Peut-elle proposer de nouveaux médicaments dits "révolutionnaires" ?
Il faudrait saisir parfaitement le sens du mot “révolutionnaire”. Nous voyons déjà, par exemple, Vetbiobank développer l’un des premiers médicaments de thérapie cellulaire vétérinaire contre l'arthrose canine. Pour de nombreuses technologies, la question qui se posera sera celle de son acception par la société. Une technique comme le CRISPR1, qui visera à modifier le gène pour rendre l’animal plus résistant à certaines maladies, pourrait être considérée comme “révolutionnaire”. À plus court terme, les travaux, notamment de l’Institut national de la recherche agronomique (Inra) sur le microbiote présentés lors de nos rencontres de recherche en santé animale, ouvrent de très belles perspectives. Notre industrie se prépare à relever ces nouveaux défis pour une médecine préventive et de précision intégrant la gestion des données. Le bien-être et la santé animale et ceux de l’homme ont en commun de reposer de plus en plus sur une combinaison de produits et de services intégrant l’aide au diagnostic, des réactifs dont la rapidité augmente, l’expertise collective et une prise en charge individualisée, et enfin des protocoles de traitements, davantage que sur l’arrivée d’un médicament “révolutionnaire”.
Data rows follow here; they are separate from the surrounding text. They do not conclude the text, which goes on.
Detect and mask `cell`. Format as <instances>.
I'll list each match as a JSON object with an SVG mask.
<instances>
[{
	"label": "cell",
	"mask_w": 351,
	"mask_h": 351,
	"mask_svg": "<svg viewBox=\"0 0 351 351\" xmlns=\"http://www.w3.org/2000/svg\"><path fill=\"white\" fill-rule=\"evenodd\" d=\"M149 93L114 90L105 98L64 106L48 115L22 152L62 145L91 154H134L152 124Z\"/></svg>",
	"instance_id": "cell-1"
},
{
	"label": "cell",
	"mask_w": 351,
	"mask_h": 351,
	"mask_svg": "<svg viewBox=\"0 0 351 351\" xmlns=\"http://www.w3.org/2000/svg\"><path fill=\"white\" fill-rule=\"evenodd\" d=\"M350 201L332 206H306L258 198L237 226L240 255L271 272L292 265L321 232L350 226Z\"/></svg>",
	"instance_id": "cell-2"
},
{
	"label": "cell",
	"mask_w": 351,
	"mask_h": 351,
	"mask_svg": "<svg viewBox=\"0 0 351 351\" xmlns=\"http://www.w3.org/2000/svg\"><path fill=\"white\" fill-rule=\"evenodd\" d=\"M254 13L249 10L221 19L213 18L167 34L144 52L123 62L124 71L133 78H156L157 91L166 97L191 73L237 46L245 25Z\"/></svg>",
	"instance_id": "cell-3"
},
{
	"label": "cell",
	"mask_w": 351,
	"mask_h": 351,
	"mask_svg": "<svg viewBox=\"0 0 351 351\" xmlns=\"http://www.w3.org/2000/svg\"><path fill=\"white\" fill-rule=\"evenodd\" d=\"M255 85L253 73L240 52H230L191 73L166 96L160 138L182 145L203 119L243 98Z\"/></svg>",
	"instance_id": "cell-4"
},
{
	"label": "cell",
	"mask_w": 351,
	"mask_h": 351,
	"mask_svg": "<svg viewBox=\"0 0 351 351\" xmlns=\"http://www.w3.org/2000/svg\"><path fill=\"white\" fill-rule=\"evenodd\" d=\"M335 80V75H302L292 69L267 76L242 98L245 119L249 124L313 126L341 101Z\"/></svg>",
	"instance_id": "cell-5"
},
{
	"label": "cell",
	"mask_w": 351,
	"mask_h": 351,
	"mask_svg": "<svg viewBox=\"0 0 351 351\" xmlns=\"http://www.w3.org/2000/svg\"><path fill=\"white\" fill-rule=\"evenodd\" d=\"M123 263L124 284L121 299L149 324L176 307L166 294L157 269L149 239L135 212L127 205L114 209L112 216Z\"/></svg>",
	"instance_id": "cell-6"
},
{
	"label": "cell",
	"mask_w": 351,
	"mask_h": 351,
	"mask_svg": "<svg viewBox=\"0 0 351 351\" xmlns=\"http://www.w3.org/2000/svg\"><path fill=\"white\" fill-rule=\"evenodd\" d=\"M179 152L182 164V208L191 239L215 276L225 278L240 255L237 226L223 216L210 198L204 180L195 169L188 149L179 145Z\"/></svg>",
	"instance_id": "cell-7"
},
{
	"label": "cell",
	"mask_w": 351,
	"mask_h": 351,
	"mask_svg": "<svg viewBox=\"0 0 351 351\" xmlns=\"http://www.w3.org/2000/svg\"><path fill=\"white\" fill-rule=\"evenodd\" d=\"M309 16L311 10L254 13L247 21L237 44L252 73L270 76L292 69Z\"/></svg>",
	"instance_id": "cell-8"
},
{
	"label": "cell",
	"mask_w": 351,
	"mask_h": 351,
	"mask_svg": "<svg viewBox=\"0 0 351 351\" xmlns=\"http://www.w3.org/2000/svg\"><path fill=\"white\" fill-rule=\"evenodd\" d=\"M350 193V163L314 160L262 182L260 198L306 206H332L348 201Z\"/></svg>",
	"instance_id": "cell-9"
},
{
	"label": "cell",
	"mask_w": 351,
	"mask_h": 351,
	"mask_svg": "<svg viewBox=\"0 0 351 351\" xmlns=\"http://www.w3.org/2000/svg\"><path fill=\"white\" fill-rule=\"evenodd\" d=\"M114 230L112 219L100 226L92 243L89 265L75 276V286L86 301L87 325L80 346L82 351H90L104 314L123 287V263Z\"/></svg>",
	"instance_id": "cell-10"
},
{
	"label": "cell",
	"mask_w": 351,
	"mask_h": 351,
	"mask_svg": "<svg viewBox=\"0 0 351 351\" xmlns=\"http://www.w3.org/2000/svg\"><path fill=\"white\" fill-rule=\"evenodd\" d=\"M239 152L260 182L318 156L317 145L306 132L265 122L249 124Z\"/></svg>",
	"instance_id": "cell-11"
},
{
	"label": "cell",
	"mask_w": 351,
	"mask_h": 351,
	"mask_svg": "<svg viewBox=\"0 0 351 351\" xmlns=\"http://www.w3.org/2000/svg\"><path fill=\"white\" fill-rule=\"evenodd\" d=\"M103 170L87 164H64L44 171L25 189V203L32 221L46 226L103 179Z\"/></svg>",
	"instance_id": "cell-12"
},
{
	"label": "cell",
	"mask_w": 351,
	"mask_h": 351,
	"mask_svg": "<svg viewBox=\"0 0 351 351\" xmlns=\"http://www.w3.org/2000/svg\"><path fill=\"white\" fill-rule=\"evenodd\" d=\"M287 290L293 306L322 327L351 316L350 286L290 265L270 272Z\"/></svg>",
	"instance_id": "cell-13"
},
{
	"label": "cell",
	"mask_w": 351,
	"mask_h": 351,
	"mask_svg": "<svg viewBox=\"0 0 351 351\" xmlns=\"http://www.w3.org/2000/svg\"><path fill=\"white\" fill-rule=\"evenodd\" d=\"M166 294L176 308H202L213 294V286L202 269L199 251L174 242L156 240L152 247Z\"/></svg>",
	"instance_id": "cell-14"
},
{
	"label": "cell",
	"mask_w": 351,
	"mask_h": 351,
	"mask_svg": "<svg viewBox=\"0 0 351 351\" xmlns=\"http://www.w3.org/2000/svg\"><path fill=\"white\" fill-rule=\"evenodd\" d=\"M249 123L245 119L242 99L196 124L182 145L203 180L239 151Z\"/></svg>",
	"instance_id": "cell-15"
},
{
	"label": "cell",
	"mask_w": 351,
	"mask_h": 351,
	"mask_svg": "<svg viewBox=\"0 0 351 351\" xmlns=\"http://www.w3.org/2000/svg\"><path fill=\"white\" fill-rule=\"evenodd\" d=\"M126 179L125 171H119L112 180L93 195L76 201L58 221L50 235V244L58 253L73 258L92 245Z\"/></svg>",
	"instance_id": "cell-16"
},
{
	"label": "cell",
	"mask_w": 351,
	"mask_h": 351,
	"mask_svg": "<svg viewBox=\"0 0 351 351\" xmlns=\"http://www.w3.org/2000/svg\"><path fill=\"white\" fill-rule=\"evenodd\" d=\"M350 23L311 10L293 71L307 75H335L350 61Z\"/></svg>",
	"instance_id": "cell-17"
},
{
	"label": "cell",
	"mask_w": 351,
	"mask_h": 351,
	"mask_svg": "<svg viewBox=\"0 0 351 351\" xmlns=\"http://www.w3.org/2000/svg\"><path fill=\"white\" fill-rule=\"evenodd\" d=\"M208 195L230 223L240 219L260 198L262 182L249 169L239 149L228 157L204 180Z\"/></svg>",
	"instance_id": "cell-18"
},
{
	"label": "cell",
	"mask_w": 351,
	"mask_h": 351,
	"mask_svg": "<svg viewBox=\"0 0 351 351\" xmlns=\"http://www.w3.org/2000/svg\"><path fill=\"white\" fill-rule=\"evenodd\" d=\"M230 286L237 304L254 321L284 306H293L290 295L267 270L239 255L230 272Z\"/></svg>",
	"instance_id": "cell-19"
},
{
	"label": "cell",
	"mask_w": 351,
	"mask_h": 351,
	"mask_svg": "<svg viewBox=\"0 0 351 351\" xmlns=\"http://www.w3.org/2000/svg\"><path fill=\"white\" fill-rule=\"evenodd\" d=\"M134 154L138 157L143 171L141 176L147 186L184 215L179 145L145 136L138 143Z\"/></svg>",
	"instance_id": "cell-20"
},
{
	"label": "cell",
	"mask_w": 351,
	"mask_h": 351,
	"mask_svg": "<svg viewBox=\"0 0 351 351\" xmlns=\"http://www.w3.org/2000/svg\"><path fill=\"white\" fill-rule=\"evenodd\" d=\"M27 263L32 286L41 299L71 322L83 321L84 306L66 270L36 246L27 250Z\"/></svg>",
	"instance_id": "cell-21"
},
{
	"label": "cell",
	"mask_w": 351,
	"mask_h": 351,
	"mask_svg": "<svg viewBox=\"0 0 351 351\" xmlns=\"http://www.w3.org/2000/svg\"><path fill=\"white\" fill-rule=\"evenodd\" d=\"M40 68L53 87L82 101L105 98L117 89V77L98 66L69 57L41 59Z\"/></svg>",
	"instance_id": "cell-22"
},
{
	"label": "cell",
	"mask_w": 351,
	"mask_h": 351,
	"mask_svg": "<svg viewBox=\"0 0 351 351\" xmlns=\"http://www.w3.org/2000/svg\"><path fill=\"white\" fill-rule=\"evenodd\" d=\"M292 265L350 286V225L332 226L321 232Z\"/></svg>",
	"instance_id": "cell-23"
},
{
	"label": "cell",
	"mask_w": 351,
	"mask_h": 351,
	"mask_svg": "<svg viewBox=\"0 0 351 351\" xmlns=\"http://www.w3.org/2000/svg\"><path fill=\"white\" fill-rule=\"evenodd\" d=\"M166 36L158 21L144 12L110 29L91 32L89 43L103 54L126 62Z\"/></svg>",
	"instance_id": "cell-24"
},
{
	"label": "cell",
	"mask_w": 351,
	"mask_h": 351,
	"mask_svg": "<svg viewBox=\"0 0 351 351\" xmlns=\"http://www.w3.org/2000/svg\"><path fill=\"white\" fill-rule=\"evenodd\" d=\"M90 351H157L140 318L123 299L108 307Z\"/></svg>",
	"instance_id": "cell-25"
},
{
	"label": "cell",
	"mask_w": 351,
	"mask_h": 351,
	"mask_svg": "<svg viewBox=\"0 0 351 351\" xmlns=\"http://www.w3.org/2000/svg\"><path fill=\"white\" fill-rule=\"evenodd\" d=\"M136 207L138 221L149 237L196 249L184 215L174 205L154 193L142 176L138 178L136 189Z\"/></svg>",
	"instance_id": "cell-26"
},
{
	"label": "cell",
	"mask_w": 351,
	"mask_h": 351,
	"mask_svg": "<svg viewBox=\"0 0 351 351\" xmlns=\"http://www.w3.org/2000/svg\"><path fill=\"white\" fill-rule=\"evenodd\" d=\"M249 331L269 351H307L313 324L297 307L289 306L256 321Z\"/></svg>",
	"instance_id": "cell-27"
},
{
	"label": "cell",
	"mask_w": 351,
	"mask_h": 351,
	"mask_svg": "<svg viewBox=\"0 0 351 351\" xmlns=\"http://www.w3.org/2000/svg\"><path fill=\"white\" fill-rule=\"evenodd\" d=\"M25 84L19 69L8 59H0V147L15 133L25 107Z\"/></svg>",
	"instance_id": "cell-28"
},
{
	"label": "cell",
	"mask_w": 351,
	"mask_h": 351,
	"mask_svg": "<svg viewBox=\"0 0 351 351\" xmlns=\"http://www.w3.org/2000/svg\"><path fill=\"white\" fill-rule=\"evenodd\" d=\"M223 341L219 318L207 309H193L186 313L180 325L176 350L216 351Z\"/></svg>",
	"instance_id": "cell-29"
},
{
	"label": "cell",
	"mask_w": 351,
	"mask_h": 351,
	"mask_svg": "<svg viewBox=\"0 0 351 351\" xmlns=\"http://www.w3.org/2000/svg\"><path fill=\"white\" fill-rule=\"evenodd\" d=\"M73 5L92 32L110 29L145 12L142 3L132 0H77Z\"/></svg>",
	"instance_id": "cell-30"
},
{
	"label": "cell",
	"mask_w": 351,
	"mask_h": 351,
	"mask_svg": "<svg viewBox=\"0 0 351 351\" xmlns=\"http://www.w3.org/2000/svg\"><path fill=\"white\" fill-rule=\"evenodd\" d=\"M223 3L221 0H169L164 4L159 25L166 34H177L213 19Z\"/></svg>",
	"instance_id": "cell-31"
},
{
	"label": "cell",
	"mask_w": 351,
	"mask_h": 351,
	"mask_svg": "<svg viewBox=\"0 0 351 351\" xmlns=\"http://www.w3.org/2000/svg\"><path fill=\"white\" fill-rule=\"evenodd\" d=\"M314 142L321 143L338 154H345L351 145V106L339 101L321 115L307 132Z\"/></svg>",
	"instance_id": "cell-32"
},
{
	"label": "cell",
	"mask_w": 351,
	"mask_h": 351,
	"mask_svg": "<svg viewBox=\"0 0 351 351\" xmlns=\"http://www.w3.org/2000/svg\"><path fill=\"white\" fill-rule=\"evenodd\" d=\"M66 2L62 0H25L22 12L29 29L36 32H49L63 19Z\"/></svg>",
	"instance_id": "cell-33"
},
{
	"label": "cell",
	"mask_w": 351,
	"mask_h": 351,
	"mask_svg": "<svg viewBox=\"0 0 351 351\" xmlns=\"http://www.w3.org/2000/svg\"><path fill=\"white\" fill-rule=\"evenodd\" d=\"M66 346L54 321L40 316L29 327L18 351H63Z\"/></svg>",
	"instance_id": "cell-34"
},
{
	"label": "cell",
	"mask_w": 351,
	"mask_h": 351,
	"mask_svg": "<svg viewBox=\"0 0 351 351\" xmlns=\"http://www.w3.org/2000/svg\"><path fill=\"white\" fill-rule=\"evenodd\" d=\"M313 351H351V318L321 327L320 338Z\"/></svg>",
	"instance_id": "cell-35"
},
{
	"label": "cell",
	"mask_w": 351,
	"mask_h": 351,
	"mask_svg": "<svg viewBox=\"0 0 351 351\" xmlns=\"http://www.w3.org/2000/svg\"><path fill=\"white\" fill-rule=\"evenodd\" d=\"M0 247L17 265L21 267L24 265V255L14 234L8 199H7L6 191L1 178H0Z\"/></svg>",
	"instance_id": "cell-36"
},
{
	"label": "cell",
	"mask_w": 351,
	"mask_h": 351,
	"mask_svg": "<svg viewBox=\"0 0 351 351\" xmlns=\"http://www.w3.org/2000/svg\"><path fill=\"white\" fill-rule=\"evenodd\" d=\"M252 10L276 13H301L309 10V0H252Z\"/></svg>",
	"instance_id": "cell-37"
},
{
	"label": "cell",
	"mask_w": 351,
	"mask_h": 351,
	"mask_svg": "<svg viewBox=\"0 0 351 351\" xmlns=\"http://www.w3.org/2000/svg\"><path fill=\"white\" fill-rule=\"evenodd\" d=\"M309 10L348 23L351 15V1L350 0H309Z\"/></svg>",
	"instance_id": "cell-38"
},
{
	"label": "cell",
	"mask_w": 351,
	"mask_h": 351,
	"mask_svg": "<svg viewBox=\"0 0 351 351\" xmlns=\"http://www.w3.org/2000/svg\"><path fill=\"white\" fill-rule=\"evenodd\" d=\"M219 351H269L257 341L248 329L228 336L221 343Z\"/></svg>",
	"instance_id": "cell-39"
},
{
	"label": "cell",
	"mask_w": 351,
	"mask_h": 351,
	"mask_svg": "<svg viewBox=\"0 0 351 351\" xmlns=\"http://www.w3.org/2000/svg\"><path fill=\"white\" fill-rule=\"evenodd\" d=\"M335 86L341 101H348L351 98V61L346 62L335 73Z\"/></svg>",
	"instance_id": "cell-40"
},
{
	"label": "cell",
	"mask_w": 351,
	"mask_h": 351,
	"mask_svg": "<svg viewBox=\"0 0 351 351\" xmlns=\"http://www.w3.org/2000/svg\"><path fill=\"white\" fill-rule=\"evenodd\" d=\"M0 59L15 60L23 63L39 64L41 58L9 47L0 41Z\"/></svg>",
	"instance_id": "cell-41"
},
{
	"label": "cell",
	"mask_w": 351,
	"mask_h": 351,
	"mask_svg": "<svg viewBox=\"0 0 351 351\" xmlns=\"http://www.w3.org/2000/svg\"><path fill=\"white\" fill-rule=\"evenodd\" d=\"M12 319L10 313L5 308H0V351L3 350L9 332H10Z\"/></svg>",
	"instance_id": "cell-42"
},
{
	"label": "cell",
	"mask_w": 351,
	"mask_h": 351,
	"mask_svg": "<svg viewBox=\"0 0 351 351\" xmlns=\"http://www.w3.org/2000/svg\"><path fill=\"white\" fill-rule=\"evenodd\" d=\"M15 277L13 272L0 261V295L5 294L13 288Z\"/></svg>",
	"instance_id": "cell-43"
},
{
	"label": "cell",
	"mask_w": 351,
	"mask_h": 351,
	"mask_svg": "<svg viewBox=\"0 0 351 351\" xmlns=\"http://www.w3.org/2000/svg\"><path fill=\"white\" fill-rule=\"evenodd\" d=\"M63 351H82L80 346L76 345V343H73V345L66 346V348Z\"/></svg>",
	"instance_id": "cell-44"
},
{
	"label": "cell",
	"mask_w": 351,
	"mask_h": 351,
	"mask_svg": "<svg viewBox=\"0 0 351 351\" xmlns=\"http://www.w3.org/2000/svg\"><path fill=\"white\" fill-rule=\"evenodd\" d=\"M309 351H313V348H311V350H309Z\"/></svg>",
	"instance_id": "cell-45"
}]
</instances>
Vos principaux freins à l’innovation ?
Je citerais d’abord la variation des contextes réglementaires. Ces incertitudes ne favorisent pas les investissements. Ce fut le cas, par exemple, pour les antibiotiques. À l’inverse, le nouveau règlement européen sur les médicaments vétérinaires donnera plus de lisibilité. Mais son annexe 2 laisse encore un niveau d’incertitudes élevé. Dans un modèle de cycle d’investissement aussi long, il faut de la stabilité et tout ce qui réduit cette lisibilité nuit à l’investissement. La taille des marchés également joue un rôle primordial, d’où l’importance de l’harmonisation internationale des règles d’enregistrement. De même, la taille du marché peut être un handicap. L’internationalisation de nos petites et moyennes entreprises (PME) et de nos entreprises de taille intermédiaire (ETI) est un véritable enjeu pour aller chercher ces relais de croissances et pour répartir les risques. Enfin, l’attractivité de notre territoire reste un élément clé. Le maillage vétérinaire est un défi considérable.

L’innovation en santé animale est-elle en mal de reconnaissance ?
Les émergences et scandales sanitaires font grand bruit. Ce sont souvent les fraudes qui font l’actualité et nuisent à la confiance des consommateurs. À la suite de l’affaire du pou rouge, quand notre industrie a mis à disposition un vaccin, personne n’en a parlé. Il y a un phénomène d’innovation à “bas bruit”. Mais lorsque l’on se pose et regarde sur une période donnée, il est clair qu’il existe un vrai apport de l’industrie de la santé animale. Nos innovations offrent un bénéfice certain pour l’animal, leur propriétaire, le vétérinaire et, plus largement, pour la santé publique. Les vétérinaires sont au quotidien les meilleurs relais de diffusion et d’explication de ce progrès thérapeutique. Nous comptons sur eux et restons à leur côté pour expliquer le bénéfice de nos diagnostics et de nos traitements.

1 Clustered regularly interspaced short palindromic repeats.